Working with Omni has been an exhilarating experience. Across our company we have been impressed with how quickly the development team got to grips with our workflow, and designed innovative solutions to make it work better. From our initial concept Omni have created a bespoke tool which is beyond anything we could have imagined by ourselves. - Project Lead for SWNS

Omni Digital worked with SWNS to produce the world’s first real-time news syndication platform - a single source for news outlets to find copy, images and video.

Since its inception in 1970, SWNS has become the UK’s largest news syndicator. With nine offices stretching from London to New York. They produce, verify and distribute original and engaging copy, pictures and video around the clock.

The project was co-funded by SWNS and the Google DNI innovation fund.

The system aimed to solve three core problems within the news industry:

  • delivery of a single unit of publication-ready news, comprising of images, copy and video
  • real-time attribution and sourcing of content
  • complete transparency of provenance of all news

The challenge this project proposed was massive: scale of storage, scale of day-to-day processing, and the complexities of machine learning.

History

The projects roots go back a fair few years - as the SWNS team grew and became the UK’s largest news syndicator, they realised that the industry was changing and moving towards the content-is-king model.

Independently, Omni had been working on ideas around content attribution on the web - a tricky problem given the scale of data involved.

Omni ran a series of requirements discovery workshops with the SWNS team, and physically shadowed key members of staff as they went about their daily routines. Together, we realised very quickly the scale of a system which was needed far exceeded original expectations.

We made a joint pitch to the Google DNI fund, and we were delighted to receive the joint funding we needed to get going in early 2016.

The Scope

The scale of meeting the requirements of the service - both in terms of storage and processing - are what make this an exciting project. At beta launch, the system was expected to receive a gigabyte of raw news stories a day, including text, image, video and audio. This data must be processed over to extract all relevant file-level and content-level metadata upon submission - and the resultant blob of information must be passed against the output of all client media outlets in order to establish evidence for a the usage of a given story. The size of memory and processing involved was considerable.

The most fundamental part of the successful delivery on this project is the Machine Learning - and ours and SWNS’ joint ability to train it in time for launch. We needed to answer some fundamental questions about the news stories themselves - who are the protagonists; what are the themes, who is saying what, to whom, where - and with this data we must demonstrate a better understanding of what news really is, and ultimately where it is being used.

First Steps to Success

The system can store all stories and their constituent media - text, images, video and audio - and all file-level metadata is extracted automatically.

The architecture of the system itself is service-based - meaning that the whole system is in fact the output of several smaller services. Each service is currently hosted with Digital Ocean, and is built largely in Python.
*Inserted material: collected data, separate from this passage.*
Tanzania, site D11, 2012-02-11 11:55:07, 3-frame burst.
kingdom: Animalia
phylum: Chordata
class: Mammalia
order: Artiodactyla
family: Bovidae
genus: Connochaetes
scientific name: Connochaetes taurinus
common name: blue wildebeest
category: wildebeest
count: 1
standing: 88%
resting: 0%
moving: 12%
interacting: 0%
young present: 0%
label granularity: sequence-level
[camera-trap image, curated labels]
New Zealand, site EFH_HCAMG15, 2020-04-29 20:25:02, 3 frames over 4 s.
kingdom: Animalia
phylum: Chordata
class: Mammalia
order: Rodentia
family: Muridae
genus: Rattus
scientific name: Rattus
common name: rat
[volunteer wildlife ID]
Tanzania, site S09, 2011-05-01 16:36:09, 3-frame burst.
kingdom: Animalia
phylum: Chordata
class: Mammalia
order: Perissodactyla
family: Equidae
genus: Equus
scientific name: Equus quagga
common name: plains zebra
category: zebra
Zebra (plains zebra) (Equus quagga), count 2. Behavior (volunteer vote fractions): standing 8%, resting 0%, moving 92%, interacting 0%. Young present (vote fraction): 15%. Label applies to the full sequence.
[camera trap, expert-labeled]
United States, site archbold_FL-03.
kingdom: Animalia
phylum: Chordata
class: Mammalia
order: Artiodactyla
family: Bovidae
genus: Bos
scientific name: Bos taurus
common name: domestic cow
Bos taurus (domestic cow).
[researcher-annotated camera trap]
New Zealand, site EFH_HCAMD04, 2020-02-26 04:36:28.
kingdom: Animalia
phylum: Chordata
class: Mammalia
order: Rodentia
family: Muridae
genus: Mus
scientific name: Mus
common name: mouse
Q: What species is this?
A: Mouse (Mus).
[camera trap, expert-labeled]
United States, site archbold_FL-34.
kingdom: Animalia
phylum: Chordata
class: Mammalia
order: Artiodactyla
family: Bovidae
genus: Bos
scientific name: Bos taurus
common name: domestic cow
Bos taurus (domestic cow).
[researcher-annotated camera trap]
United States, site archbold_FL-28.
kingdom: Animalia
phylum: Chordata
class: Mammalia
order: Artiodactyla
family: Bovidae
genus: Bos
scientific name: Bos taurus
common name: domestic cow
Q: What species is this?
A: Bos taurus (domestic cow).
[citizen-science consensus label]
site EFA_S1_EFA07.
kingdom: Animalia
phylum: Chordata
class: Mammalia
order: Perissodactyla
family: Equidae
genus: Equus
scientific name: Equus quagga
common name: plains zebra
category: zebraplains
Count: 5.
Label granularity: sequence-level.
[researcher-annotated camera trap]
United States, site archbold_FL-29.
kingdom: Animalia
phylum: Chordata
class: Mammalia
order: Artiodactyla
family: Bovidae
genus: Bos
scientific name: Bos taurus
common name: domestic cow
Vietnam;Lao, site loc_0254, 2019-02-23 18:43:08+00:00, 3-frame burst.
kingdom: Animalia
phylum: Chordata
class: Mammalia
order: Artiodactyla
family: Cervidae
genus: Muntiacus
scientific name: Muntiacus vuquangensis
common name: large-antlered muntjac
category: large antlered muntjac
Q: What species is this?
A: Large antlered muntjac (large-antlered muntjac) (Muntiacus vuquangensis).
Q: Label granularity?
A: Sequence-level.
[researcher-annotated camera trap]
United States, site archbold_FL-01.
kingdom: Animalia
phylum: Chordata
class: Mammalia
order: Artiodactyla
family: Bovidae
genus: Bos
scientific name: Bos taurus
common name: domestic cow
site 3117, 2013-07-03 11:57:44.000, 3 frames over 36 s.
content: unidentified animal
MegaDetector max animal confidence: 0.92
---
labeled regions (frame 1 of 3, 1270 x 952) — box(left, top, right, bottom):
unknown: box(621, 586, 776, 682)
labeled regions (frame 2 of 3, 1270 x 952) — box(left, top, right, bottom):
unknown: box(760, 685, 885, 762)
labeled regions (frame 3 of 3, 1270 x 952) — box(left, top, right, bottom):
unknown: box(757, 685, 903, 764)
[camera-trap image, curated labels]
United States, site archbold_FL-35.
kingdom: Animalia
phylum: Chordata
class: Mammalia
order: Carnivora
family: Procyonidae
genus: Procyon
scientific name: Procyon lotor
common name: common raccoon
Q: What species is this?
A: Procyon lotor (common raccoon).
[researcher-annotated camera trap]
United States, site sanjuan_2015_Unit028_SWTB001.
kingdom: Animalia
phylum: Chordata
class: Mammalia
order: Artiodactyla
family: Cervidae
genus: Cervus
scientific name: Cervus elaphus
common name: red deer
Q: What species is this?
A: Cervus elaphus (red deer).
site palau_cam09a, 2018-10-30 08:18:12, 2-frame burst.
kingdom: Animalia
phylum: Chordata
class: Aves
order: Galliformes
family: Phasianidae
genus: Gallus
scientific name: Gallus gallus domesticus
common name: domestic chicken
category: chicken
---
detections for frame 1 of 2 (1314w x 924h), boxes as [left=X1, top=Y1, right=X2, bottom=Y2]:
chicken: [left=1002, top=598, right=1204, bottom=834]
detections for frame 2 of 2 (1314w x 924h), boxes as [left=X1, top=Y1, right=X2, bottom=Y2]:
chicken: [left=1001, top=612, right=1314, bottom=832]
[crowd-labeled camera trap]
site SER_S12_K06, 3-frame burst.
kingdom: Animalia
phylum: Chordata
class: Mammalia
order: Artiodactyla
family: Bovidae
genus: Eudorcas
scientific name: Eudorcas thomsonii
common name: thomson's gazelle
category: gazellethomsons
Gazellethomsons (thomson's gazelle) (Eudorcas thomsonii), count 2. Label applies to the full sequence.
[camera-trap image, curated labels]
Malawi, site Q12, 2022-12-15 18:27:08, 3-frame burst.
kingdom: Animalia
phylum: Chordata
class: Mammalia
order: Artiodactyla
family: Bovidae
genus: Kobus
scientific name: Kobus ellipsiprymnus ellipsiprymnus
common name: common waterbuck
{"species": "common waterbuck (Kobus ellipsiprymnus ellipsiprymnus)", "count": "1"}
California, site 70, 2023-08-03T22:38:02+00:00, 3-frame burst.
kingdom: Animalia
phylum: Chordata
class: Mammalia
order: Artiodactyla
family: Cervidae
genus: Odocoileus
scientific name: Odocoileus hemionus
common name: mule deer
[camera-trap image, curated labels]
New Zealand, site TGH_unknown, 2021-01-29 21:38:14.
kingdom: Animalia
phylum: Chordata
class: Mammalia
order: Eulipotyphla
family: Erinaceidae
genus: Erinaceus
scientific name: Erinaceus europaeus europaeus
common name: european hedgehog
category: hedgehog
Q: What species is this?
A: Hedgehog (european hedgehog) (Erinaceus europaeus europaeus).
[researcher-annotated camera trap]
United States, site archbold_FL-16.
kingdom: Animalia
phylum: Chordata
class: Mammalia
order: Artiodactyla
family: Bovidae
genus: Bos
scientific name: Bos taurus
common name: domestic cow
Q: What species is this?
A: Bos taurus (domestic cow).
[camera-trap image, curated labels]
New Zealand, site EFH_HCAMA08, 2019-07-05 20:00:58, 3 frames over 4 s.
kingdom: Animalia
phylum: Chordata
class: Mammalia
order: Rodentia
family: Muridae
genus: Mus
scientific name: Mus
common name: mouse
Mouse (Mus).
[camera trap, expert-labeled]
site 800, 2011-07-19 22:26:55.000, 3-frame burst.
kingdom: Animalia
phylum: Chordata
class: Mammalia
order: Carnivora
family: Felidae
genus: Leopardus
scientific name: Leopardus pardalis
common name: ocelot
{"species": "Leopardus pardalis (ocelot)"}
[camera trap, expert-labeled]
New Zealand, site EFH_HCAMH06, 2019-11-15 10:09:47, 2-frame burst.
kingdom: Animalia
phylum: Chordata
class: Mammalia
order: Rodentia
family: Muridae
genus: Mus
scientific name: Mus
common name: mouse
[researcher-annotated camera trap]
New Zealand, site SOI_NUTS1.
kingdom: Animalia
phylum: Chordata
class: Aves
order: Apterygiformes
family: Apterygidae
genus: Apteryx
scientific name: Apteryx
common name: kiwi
Django and PostgreSQL have been used for the services which provide storage and handle serving data to the users.

The project is run with an Agile methodology, with the first four weeks were focussed solely on establishing a basic understanding of the system and SWNS’ own domain knowledge. Omni did this by running a series of workshops and testing assumptions made. We prototyped quickly in Python and Django using test-driven-development, and using our early prototypes we gathered feedback from SWNS and further refined our ideas.

A key benefit of this approach is that many of the SWNS staff members would effectively grow their confidence in the system as the system itself grew in functionality. Our experience showed that this approach means that there’s less of a system shock on launch for admin users, and the burden of training is greatly reduced.

Precisely because we ran the project in this way, we were able to identify and adapt to change and deliver far greater value with far more appropriate software than could have been planned.

The Next Phase

After the storage mechanism and overall architecture were in place, our workflow divideD somewhat. On one hand, we began load testing the architecture against the expected volumes at launch, as well as against certain growth scenarios. Our aim here was to test our implementation, improve and refine where possible, and assess the lifecycle of the system.

At the same time, we moved on to build the billing and editorial workflow systems, which allowed SWNS admins to trace the provenance of all stories and pay contributors in the most open, transparent and swift way the news industry has ever seen.

Following this, we focused on creating the bulk of the Machine Learning suite and writing the spider and the story matching function, which fetched global news articles for the system to attempt to create weighted matches with stories and assets loaded by contributors.

Once the system was feature-complete, we moved onto a series of sprints to create the most fast and fluid experience for end-users.